Data listing:
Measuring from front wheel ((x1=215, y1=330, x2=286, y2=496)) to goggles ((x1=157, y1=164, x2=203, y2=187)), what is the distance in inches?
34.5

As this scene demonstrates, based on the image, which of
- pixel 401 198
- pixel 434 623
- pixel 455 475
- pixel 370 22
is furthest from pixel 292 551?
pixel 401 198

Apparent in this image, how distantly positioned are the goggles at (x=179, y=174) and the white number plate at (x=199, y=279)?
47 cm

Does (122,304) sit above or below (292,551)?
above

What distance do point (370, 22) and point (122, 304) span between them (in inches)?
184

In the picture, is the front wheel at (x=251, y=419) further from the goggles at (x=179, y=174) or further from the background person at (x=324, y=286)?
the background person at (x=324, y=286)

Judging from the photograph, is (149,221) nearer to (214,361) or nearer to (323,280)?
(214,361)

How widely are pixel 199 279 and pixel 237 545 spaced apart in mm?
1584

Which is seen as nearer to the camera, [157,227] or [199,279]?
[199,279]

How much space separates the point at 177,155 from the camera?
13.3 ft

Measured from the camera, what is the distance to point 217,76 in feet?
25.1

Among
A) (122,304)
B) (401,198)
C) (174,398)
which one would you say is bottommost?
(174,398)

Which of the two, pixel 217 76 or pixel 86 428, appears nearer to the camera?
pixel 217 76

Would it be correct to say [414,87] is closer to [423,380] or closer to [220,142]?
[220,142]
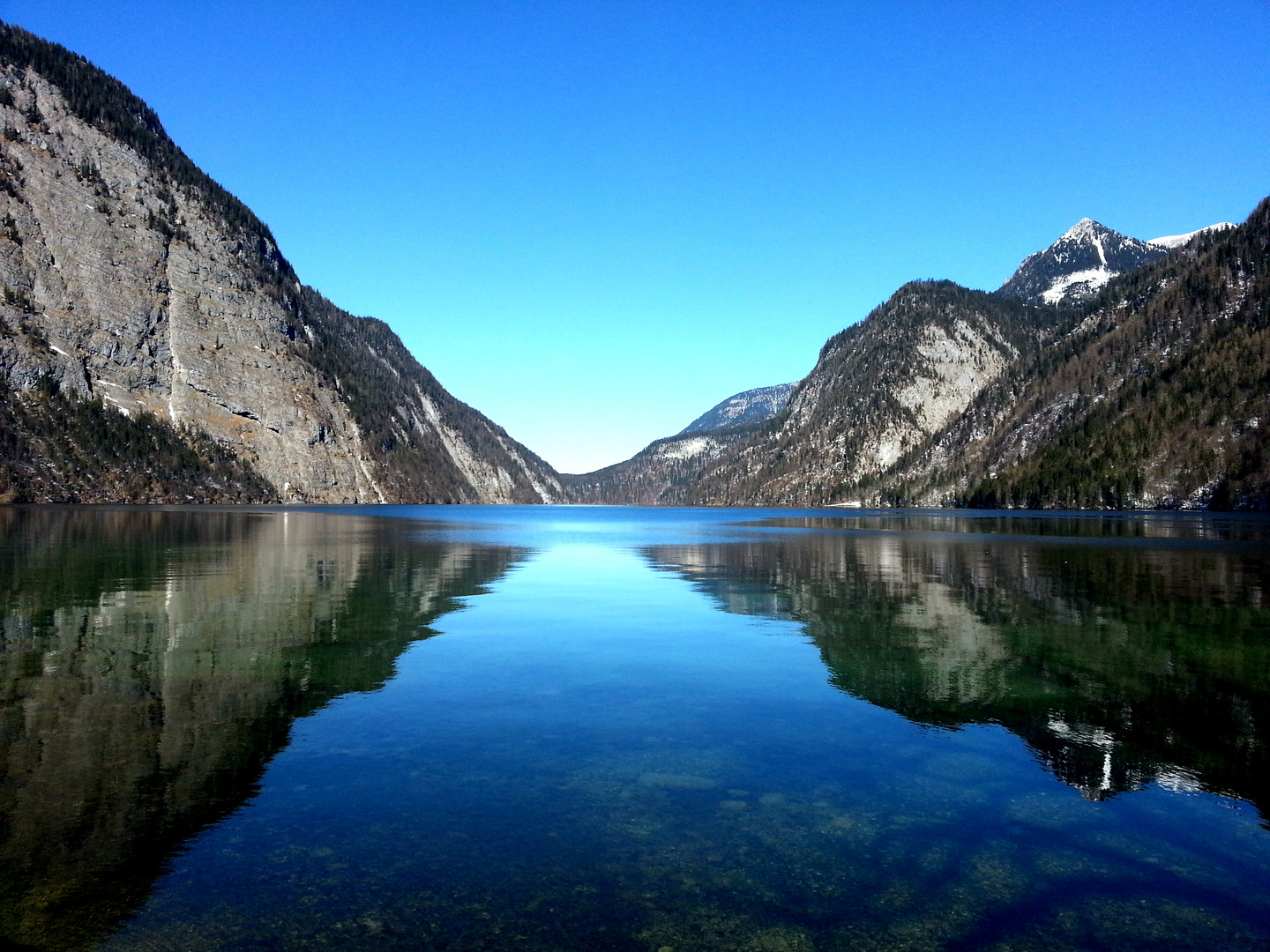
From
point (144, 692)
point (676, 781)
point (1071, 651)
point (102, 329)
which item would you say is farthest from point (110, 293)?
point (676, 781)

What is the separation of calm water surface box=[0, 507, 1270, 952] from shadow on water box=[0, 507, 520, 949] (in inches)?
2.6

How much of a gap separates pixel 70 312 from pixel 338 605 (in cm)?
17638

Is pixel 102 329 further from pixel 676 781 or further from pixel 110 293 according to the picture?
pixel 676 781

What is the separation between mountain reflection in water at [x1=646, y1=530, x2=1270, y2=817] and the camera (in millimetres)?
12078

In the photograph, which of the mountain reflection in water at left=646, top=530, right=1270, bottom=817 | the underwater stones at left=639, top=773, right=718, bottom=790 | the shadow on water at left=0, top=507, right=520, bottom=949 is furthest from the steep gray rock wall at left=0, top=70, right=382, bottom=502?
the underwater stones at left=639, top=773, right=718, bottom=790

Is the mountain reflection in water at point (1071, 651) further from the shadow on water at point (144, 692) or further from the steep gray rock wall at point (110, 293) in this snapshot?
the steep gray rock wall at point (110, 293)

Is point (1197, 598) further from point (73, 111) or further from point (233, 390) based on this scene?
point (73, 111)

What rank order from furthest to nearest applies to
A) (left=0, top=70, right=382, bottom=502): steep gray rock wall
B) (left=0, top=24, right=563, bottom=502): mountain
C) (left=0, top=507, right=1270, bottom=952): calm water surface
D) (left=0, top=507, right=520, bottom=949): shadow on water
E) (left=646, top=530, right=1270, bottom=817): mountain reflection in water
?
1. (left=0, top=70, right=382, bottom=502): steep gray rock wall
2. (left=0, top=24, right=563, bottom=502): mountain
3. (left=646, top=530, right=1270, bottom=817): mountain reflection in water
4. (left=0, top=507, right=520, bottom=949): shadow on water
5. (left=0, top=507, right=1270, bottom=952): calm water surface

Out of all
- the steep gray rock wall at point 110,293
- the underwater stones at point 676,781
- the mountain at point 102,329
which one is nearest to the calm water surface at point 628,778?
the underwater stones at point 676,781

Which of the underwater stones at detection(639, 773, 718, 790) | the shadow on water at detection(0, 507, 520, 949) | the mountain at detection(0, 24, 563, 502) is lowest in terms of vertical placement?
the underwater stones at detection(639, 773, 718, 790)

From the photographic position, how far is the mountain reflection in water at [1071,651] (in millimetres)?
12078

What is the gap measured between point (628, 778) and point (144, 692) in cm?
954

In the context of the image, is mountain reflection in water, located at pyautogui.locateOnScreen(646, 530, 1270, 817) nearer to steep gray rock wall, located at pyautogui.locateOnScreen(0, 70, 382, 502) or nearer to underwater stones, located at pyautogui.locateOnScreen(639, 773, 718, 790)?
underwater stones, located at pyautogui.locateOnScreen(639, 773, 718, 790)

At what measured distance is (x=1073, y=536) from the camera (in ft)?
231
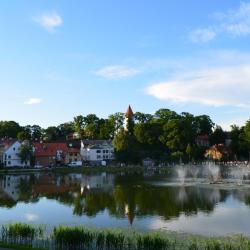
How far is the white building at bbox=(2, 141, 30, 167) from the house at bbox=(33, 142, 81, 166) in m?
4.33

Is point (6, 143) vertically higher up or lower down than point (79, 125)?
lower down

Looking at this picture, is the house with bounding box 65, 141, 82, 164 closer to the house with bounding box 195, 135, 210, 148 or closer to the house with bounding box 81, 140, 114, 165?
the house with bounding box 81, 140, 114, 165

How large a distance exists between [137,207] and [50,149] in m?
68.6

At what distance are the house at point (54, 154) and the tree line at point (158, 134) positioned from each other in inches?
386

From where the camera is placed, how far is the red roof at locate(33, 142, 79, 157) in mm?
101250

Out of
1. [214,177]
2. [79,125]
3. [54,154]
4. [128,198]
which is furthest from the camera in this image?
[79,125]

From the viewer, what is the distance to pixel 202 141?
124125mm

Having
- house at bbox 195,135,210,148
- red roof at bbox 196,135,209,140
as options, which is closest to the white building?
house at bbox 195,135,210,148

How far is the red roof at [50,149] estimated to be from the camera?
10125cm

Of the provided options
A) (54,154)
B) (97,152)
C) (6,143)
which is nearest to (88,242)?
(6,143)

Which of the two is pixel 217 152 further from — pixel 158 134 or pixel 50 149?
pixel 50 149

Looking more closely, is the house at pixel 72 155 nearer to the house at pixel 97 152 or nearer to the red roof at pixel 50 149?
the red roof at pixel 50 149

==

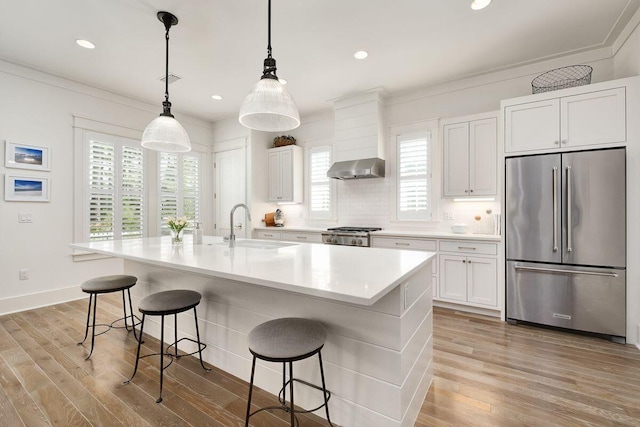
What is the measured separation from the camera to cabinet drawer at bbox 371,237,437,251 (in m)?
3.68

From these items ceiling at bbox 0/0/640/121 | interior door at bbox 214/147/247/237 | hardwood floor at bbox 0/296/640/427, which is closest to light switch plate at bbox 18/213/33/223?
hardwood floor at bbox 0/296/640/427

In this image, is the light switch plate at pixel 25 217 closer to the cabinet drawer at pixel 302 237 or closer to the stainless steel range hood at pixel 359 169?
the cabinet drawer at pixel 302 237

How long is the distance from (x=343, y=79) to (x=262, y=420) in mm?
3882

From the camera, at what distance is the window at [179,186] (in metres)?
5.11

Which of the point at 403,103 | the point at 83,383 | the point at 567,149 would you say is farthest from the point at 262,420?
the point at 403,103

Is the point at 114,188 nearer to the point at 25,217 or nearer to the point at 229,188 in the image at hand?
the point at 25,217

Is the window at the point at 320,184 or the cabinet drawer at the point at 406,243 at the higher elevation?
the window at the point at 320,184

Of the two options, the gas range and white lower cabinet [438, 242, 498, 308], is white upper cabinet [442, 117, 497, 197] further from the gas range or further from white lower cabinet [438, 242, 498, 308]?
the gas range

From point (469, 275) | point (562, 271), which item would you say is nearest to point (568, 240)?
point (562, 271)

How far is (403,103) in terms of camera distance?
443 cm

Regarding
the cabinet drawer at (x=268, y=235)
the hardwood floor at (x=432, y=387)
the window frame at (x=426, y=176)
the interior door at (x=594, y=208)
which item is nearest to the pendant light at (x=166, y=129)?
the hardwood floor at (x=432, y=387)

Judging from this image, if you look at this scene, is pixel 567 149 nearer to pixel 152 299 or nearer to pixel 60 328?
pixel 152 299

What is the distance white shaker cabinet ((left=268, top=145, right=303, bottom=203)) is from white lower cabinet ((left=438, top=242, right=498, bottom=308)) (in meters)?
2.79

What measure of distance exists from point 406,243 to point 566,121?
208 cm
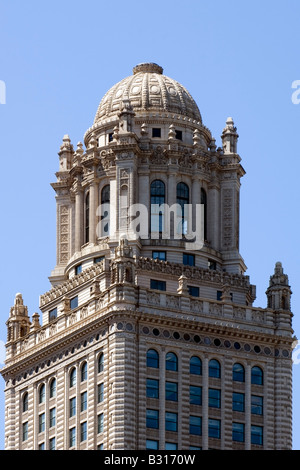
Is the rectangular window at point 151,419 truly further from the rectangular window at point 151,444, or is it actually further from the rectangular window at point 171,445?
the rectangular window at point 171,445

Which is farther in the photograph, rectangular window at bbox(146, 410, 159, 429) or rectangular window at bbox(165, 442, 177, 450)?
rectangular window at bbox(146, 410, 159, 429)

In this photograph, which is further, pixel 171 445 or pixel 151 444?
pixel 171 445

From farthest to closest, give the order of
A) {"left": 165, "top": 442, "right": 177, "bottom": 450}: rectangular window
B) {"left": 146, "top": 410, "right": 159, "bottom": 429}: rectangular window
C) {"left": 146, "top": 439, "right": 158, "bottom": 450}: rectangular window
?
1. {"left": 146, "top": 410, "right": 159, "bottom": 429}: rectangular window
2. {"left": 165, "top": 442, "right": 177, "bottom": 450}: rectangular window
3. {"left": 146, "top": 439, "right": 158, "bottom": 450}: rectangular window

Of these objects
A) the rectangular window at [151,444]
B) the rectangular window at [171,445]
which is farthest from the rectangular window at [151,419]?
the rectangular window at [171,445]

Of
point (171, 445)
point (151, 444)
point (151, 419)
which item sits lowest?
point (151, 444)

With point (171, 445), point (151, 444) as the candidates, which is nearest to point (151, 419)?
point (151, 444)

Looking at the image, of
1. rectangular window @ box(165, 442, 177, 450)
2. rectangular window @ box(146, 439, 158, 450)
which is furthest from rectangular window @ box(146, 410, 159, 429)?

### EXERCISE AIM
Put the lines of the listing into a numbered list, starting with the line containing "Of these objects" and continuing through the line containing "which is furthest from rectangular", and leave out any blank lines.

### TASK RESULT
1. Of these objects
2. A) the rectangular window at [151,444]
3. B) the rectangular window at [171,445]
4. which is farthest from the rectangular window at [151,419]?
5. the rectangular window at [171,445]
6. Of
7. point (171, 445)
8. point (151, 444)
9. point (151, 419)
10. which item sits lowest?
11. point (151, 444)
12. With point (171, 445), point (151, 444) as the candidates, which is nearest to point (151, 419)?
13. point (151, 444)
14. Looking at the image, of
15. 1. rectangular window @ box(165, 442, 177, 450)
16. 2. rectangular window @ box(146, 439, 158, 450)
17. which is furthest from rectangular window @ box(146, 410, 159, 429)?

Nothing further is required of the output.